LO QUE SE PIDE
Copia el fragmento del texto sobre la corrupción en España que va desde "La respuesta que" hasta "político de turno.", ambos incluidos, y sustituye "políticos corruptos" por "dirigentes corruptos".

TEXTO PROPORCIONADO
Así es como nació la Federación de Industrias Nacionales, hermanada con la asociación de banqueros, que previamente había mostrado su respeto al dictador Primo de Rivera. Los grandes bancos habían ofrecido al Directorio su “más desinteresada y patriótica colaboración para la labor de reconstitución nacional, consistente en el fomento de obras públicas con capital español”. En realidad, lo que se pretendía era evitar la presencia de “ese capital extranjero, más o menos imaginario, del que se habla”. Ni que decir tienen que esa “patriótica colaboración” cimentó la creación de numerosos monopolios y oligopolios en la España de la Dictadura. De hecho, no se puede entender esa época sin tener en cuenta los estrechos lazos entre Alfonso XIII y la élite empresarial, incrustada en el parlamento con títulos de senador o diputado para velar por sus intereses.

Aquella reunión no es, de ninguna manera, una anécdota en la historia de España. El compadreo entre poder económico y poder político recorre transversalmente el país. Hasta el extremo de que el sistema territorial  que nació de la Constitución de 1978 copió literalmente los vicios del viejo sistema de la Restauración. No hay presidente de comunidad autónoma que no haya creado una red clientelar a su alrededor -las liaisons dangereuses de sus señorías- con empresarios locales que han comido y bebido de forma copiosa del presupuesto.

Aquí está, en última instancia, el origen de la corrupción económica en España: la existencia de élites locales -en su origen vizcaínas y catalanas dada su especialización industrial- que han engrasado suficientemente el sistema de partidos para ganar concursos y concesiones públicas. No es que en la Administración central no se hayan podido cometer irregularidades, pero en todo caso son menores debido a que los mecanismos de fiscalización del gasto público han sido más estrictos. La Intervención General del Estado, con todos sus errores, es una de esas instituciones que habría que salvar en este fin de época.

Madrid-Vivo

Hacer negocios en España

La respuesta que se ha dado hasta ahora desde la opinión pública a esta insólita situación -impropia de un país avanzado- ha sido tradicionalmente arrojar al pozo de los leones a los políticos corruptos que han recaudado para ellos mismos o para su propio partido gracias a una generosa -y arbitraria- concesión administrativa. Pero poca atención se ha prestado al papel de los empresarios en una sociedad democrática. Probablemente, porque se ha asumido sin rechistar que para hacer negocios en España hay que plegarse a lo que diga el político de turno.

La perversidad de este razonamiento es tal que, de aceptarse, se convierte al empresario en un mero apéndice del poder político, en contra de lo que decía Schumpeter, para quien la función esencial del empresario es fomentar la innovación. De ninguna manera vivir de la sopa boba del Estado.

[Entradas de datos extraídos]
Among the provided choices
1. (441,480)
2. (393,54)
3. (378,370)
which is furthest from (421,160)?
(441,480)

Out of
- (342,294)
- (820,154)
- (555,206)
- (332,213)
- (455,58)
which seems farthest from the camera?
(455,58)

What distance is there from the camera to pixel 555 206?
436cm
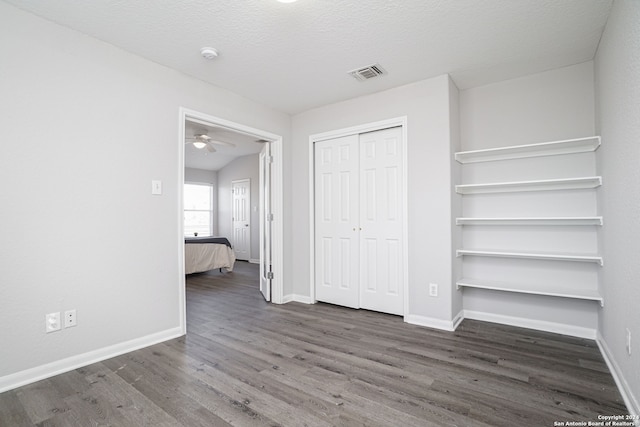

RESPUESTA COMPLETA
La respuesta que se ha dado hasta ahora desde la opinión pública a esta insólita situación -impropia de un país avanzado- ha sido tradicionalmente arrojar al pozo de los leones a los dirigentes corruptos que han recaudado para ellos mismos o para su propio partido gracias a una generosa -y arbitraria- concesión administrativa. Pero poca atención se ha prestado al papel de los empresarios en una sociedad democrática. Probablemente, porque se ha asumido sin rechistar que para hacer negocios en España hay que plegarse a lo que diga el político de turno.